Regional representation is highly pertinent for Africa. Paralleling the European Union, the African continent could easily be represented in the G20 by the elected African Union Commission chair – currently Moussa Faki Mahamat of Chad – and by the AU’s annually rotating chair, always an African head of state, this year President Macky Sall of Senegal. The AU representatives could receive their mandate through the annual meetings of African heads of state in Addis Ababa, Ethiopia.
While the AU in economic terms is significantly smaller than the EU, and integration has arguably proceeded more slowly, member states’ goals in the annual meetings are typically formulated in regional terms under the Agenda 2063 banner, the continent’s overarching development plan. Under this plan the continent has developed a major flagship project, the African Continental Free Trade Area – the world’s largest free-trade area by membership – which went into effect January 2021 and is expected to significantly boost economic growth and jobs across the continent.
The Agenda 2063 plans also envision a monetary union like the EU, as well as various infrastructural, policy, and cultural integration efforts. With the continent’s population, estimated to reach 2.5 billion by 2050, Agenda 2063 envisions Africa becoming the world’s hub for manufactured goods in the same way that China is now, albeit with a greener hue. The continent has decision-making capacity – and its leaders know best how to harness this capacity, not only for the continent but also for the rest of the world.

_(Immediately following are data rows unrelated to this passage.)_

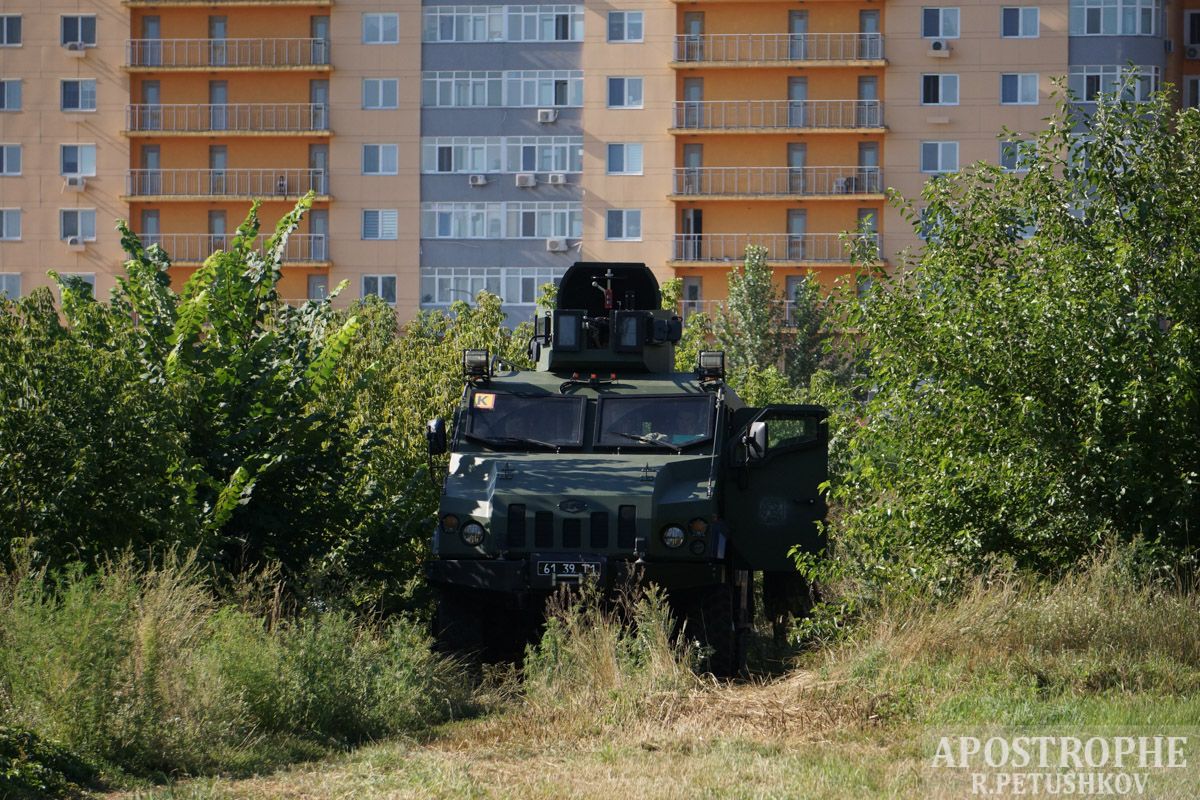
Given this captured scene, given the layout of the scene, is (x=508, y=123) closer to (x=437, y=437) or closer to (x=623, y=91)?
(x=623, y=91)

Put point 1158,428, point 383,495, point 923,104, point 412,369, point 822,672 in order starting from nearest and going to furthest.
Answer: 1. point 822,672
2. point 1158,428
3. point 383,495
4. point 412,369
5. point 923,104

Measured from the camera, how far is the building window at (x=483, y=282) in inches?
1960

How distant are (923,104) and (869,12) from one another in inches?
128

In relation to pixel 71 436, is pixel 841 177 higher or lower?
higher

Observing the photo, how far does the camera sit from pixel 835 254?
5025 cm

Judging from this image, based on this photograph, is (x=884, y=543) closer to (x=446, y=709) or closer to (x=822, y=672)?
(x=822, y=672)

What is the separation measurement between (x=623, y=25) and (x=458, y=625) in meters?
37.7

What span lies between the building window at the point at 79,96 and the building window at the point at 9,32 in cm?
200

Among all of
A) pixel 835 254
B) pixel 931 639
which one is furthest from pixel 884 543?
pixel 835 254

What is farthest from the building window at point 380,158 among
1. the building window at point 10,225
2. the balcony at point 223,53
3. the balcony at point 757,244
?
the building window at point 10,225

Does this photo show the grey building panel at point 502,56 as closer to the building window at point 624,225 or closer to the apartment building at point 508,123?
the apartment building at point 508,123

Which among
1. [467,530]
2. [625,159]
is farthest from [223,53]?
[467,530]

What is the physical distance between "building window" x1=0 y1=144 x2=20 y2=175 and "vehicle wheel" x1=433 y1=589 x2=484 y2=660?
1619 inches

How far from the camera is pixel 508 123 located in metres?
49.9
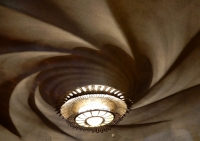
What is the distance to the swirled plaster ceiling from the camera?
1895 millimetres

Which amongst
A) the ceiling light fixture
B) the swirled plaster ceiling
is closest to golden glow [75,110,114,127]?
the ceiling light fixture

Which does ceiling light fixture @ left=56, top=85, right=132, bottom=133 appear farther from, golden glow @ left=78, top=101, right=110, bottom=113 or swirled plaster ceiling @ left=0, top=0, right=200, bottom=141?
swirled plaster ceiling @ left=0, top=0, right=200, bottom=141

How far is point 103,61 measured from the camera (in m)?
2.44

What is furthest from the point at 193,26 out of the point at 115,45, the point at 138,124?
the point at 138,124

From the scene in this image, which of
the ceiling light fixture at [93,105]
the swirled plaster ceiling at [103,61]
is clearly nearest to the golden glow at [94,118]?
the ceiling light fixture at [93,105]

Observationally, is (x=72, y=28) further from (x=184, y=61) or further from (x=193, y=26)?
(x=184, y=61)

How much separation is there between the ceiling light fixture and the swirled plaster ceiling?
18cm

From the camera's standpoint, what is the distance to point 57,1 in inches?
70.8

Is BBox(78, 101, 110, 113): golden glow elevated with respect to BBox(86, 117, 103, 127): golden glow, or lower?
elevated

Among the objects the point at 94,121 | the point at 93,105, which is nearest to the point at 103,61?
the point at 93,105

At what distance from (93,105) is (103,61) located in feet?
1.48

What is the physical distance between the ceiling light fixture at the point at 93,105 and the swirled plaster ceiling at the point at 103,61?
0.61ft

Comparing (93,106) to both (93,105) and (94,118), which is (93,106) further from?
(94,118)

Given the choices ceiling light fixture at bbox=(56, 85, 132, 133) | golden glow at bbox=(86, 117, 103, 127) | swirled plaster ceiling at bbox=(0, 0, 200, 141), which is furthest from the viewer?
golden glow at bbox=(86, 117, 103, 127)
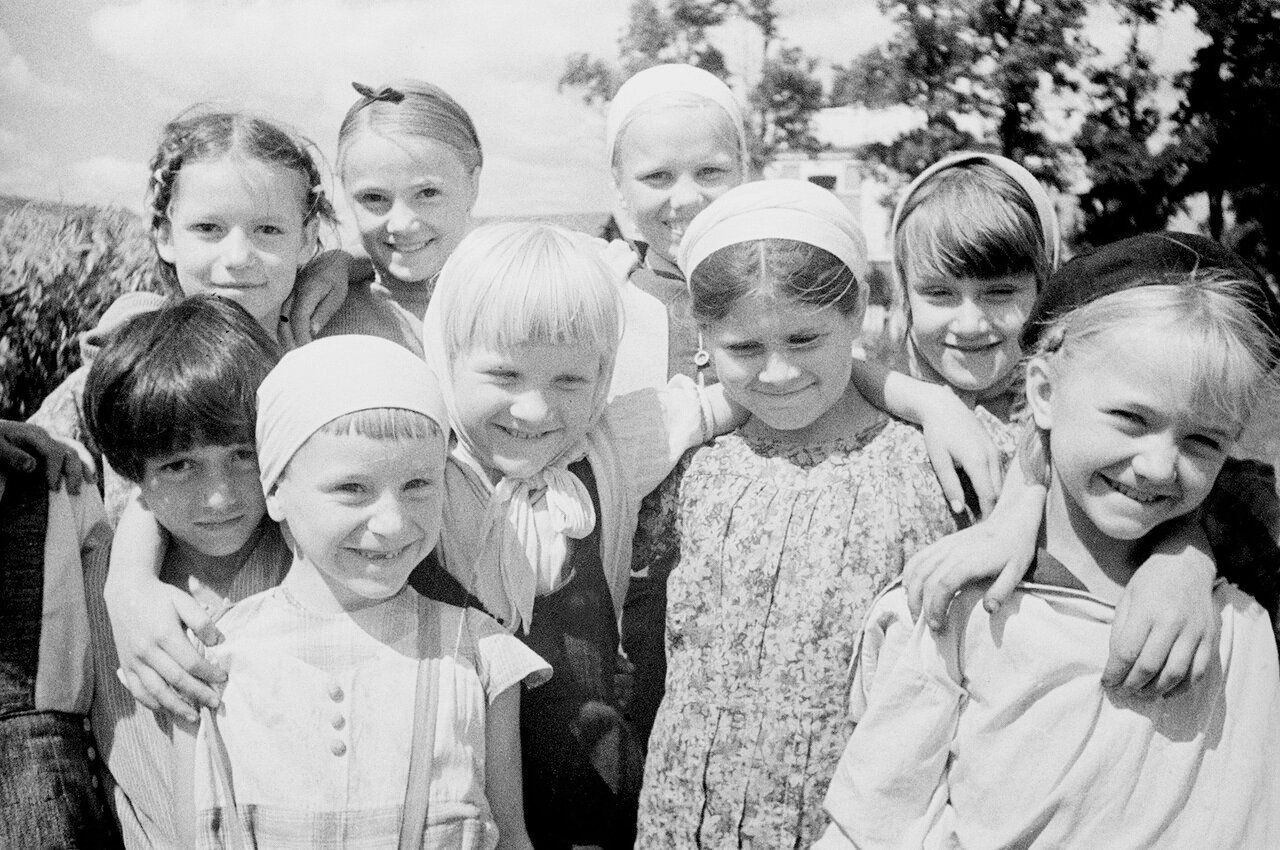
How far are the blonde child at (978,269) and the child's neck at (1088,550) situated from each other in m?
0.60

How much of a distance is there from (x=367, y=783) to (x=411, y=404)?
0.78 m

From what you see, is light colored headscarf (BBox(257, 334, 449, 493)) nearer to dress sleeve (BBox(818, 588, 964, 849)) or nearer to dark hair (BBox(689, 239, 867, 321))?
dark hair (BBox(689, 239, 867, 321))

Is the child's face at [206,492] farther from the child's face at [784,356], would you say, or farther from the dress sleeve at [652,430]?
the child's face at [784,356]

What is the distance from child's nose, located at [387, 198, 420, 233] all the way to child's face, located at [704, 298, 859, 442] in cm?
125

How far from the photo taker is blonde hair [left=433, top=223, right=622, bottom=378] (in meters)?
2.53

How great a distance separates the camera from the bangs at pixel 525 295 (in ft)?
8.31

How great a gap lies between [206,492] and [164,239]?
1028 mm

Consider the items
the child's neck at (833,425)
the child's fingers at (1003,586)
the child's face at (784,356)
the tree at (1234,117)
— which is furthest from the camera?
the tree at (1234,117)

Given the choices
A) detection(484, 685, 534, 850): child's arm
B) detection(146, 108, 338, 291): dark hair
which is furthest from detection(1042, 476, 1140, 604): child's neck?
detection(146, 108, 338, 291): dark hair

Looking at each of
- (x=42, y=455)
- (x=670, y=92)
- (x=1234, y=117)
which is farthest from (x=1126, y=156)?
(x=42, y=455)

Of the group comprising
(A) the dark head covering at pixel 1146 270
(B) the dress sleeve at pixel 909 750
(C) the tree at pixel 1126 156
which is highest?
(C) the tree at pixel 1126 156

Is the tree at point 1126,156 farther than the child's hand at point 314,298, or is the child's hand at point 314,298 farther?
the tree at point 1126,156

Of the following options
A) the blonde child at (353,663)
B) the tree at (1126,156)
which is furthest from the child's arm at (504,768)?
the tree at (1126,156)

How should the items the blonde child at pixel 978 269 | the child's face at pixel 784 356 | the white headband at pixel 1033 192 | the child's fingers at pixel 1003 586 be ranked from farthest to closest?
1. the white headband at pixel 1033 192
2. the blonde child at pixel 978 269
3. the child's face at pixel 784 356
4. the child's fingers at pixel 1003 586
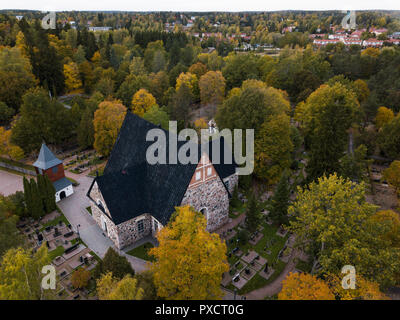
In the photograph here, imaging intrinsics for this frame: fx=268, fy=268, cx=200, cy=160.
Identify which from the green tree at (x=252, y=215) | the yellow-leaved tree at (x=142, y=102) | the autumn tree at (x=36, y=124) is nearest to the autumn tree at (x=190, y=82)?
the yellow-leaved tree at (x=142, y=102)

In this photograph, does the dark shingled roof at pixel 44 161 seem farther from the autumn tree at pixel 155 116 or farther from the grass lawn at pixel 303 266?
the grass lawn at pixel 303 266

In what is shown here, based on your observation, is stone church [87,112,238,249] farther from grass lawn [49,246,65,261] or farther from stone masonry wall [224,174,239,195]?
stone masonry wall [224,174,239,195]

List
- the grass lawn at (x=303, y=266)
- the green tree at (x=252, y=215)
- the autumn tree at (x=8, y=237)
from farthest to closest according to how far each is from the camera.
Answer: the green tree at (x=252, y=215)
the grass lawn at (x=303, y=266)
the autumn tree at (x=8, y=237)

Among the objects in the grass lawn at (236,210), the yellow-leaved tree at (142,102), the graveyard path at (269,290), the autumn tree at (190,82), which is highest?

Africa’s environmental potential
African leaders have a great deal to offer global decision-making forums, beyond the continent’s pure economic potential or existing sources of economic growth, by drawing on African business and citizens’ ways of working and experiences.
Take the environment. Africa is more than just large carbon sinks in the form of forests or vulnerability to climate change because of its current dependence on agriculture. It has much to offer globally. Estimates by the International Renewable Energy Agency suggest that Africa could supply 40 percent of the world’s solar potential and more than 10 percent of its wind-power capacity by 2050.

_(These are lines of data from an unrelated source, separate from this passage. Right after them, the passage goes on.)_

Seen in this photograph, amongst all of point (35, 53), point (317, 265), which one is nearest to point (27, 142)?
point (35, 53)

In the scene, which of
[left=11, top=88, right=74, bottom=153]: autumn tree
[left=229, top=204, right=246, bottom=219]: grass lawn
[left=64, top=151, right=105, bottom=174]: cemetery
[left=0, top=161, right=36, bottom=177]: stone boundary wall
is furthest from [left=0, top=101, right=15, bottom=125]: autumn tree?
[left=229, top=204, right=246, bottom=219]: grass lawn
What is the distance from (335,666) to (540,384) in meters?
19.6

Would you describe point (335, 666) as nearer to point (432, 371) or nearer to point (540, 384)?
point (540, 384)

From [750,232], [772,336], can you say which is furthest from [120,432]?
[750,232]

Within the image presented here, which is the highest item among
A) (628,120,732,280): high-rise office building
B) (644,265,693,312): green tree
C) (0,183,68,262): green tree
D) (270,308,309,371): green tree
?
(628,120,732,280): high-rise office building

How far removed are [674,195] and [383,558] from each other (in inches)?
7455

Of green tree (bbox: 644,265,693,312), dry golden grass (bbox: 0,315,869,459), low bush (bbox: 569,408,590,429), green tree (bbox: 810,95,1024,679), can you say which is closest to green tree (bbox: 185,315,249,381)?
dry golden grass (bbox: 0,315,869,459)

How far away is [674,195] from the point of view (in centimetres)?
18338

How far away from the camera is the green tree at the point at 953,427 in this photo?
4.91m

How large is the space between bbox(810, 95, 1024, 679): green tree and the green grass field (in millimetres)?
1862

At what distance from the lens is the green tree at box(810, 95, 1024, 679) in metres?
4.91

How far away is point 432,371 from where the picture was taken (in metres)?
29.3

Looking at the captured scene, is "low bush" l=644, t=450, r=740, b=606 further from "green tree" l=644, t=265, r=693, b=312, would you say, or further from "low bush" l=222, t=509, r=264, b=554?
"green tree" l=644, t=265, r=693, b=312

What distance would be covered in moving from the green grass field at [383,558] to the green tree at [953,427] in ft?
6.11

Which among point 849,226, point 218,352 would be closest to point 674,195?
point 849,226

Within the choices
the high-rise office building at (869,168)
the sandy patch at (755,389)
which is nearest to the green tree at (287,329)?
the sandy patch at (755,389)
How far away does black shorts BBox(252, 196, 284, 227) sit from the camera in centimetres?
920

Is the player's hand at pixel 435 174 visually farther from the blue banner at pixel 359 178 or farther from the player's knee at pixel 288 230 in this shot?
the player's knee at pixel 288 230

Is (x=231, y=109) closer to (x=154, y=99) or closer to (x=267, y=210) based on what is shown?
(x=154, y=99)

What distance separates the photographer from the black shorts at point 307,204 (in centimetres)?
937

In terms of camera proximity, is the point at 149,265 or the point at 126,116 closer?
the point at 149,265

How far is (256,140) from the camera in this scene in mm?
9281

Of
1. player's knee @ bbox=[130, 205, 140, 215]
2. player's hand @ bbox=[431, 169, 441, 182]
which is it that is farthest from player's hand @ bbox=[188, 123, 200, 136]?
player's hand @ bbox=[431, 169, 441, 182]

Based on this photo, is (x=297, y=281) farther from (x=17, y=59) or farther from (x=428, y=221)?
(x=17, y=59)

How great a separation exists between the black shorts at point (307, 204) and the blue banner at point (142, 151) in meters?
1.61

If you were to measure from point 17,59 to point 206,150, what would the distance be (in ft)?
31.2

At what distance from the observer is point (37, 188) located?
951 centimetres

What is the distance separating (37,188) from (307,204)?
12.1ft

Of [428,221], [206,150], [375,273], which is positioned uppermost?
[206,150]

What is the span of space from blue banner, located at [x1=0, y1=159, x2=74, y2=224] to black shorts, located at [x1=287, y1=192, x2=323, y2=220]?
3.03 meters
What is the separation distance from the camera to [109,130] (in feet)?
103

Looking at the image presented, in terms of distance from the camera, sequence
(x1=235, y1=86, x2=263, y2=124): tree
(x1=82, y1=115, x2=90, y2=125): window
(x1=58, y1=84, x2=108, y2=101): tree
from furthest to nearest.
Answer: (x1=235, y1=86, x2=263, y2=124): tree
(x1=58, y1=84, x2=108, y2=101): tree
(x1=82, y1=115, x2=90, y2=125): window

Governance models used in African countries also have lessons – for instance, Rwanda’s truth and reconciliation process is seen as a leading model for justice globally. And African leaders and scientists have been at the forefront of COVID-19 management, especially in the developing world.
For too long, the multilateral agenda has been set by others on behalf of Africa, despite the continent’s current global importance and its planned future. The recognition of Africa’s decision-making capacity and agency – for example, by it becoming the 21st member of the G20 – could make a huge difference.
For Africa to realize African goals, African leaders must demand that their agency is embedded into the world’s current international-relations structures. Otherwise, African countries may remain marginalized, never escaping the poverty traps that many outside the continent imagine are inevitable, and never realizing the AU’s Agenda 2063 vision. Equally, however, multilateralism will not improve without creating a stronger role and voice for African countries.